Abstract: This paper presents a first comprehensive comparison of environmental impacts of carbon capture and storage (CCS) and carbon capture and utilisation (CCU) technologies. Life cycle assessment studies found in the literature have been reviewed for these purposes. In total, 27 studies have been found of which 11 focus on CCS and 16 on CCU. The CCS studies suggest that the global warming potential (GWP) from power plants can be reduced by 63–82%, with the greatest reductions achieved by oxy-fuel combustion in pulverised coal and integrated gasification combined cycle (IGCC) plants and the lowest by post-combustion capture in combined cycle gas turbine (CCGT) plants. However, other environmental impacts such as acidification and human toxicity are higher with than without CCS. For CCU, the GWP varies widely depending on the utilisation option.

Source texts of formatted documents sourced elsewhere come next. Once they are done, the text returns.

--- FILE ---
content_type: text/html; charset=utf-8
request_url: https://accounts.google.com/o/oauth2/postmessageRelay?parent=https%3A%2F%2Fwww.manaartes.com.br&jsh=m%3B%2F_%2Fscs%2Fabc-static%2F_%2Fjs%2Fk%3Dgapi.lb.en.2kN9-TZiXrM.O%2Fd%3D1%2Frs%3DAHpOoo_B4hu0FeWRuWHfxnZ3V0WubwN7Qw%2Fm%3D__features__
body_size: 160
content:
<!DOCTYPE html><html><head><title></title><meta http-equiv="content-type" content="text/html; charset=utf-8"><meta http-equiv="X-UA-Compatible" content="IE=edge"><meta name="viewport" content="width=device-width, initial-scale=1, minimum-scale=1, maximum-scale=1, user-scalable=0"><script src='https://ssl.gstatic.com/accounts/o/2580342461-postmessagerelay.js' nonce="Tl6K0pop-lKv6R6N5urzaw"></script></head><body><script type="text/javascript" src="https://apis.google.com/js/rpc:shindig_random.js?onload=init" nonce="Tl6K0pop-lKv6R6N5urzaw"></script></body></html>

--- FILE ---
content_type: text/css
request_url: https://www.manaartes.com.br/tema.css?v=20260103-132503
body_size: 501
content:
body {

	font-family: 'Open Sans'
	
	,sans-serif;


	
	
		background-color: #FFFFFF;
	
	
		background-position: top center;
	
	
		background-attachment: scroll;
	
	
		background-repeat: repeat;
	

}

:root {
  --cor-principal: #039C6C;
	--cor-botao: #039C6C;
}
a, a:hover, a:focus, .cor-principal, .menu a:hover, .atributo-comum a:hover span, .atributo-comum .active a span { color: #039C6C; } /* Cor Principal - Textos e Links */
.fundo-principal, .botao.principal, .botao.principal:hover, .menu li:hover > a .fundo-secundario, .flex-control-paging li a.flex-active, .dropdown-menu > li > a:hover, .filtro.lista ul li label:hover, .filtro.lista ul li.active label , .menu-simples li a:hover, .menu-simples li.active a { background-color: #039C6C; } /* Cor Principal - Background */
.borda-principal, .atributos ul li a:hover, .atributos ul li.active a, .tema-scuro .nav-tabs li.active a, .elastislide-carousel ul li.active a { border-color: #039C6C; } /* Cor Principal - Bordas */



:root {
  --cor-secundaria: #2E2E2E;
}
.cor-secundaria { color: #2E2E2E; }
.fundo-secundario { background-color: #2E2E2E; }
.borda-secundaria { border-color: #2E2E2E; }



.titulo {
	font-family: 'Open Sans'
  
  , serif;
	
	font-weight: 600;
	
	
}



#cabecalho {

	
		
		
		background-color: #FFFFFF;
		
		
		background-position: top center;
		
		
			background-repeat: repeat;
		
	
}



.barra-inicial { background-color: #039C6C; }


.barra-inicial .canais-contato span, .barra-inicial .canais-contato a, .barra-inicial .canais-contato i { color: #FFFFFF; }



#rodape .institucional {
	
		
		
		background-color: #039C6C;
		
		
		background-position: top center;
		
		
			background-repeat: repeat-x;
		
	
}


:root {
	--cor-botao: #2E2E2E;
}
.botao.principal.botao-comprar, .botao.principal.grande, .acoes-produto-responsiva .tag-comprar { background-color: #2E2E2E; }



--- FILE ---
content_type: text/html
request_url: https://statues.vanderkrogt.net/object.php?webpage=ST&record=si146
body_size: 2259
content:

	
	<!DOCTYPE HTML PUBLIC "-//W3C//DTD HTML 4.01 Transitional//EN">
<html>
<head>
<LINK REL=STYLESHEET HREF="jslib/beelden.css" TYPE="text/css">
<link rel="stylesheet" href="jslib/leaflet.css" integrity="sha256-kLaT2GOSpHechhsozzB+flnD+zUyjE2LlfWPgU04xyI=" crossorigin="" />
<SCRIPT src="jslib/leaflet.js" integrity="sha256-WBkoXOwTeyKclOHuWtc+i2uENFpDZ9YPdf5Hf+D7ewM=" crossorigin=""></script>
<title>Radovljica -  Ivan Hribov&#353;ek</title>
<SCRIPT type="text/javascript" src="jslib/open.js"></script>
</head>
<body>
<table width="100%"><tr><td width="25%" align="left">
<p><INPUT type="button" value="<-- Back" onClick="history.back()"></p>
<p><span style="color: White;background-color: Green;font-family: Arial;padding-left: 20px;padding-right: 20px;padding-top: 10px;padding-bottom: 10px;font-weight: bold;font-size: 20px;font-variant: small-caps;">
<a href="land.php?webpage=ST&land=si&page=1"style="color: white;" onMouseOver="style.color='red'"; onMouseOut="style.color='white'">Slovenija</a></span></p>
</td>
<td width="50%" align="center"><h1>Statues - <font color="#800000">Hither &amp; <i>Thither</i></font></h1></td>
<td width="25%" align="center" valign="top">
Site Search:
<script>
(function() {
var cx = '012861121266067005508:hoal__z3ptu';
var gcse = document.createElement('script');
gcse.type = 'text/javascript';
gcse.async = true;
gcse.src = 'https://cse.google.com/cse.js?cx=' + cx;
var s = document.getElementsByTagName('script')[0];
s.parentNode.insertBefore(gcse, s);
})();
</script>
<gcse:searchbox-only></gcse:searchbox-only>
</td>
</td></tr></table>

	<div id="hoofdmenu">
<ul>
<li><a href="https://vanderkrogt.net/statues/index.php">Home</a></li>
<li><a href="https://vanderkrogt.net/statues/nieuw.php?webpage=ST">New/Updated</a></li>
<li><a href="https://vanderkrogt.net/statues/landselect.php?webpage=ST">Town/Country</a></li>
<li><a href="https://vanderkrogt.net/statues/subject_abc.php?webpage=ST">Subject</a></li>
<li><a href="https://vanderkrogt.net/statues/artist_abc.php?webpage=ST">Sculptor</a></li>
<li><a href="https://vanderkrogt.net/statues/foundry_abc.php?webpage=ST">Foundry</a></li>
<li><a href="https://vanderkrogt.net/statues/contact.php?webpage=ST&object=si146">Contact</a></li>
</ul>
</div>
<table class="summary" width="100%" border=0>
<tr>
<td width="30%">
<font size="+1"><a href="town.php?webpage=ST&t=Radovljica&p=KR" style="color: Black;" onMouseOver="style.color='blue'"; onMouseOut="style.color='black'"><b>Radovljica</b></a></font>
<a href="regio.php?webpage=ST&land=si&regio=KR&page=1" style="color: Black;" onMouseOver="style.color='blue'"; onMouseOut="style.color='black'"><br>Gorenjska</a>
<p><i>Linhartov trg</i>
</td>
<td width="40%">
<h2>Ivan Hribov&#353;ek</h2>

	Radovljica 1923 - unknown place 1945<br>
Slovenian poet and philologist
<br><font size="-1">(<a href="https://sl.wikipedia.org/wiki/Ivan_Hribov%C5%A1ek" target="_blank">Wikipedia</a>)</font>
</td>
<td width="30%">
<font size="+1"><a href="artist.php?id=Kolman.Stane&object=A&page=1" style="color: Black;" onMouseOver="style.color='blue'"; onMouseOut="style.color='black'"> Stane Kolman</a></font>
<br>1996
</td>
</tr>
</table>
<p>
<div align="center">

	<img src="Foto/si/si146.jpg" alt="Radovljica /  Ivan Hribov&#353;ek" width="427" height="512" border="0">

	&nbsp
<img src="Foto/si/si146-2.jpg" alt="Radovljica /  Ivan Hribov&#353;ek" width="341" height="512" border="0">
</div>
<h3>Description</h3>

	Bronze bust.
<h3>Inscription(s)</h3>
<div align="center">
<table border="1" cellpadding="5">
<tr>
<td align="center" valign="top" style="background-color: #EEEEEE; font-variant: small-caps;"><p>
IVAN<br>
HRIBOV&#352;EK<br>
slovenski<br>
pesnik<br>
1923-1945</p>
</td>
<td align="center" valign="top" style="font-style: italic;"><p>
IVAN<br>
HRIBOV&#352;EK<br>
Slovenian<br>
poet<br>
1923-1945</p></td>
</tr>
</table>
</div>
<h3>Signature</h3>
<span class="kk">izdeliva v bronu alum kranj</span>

Mineral carbonation can reduce the GWP by 4–48% compared to no CCU. Utilising CO2 for production of chemicals, specifically, dimethylcarbonate (DMC) reduces the GWP by 4.3 times and ozone layer depletion by 13 times compared to the conventional DMC process. Enhanced oil recovery has the GWP 2.3 times lower compared to discharging CO2 to the atmosphere but acidification is three times higher. Capturing CO2 by microalgae to produce biodiesel has 2.5 times higher GWP than fossil diesel with other environmental impacts also significantly higher. On average, the GWP of CCS is significantly lower than of the CCU options. However, its other environmental impacts are higher compared to CCU except for DMC production which is the worst CCU option overall.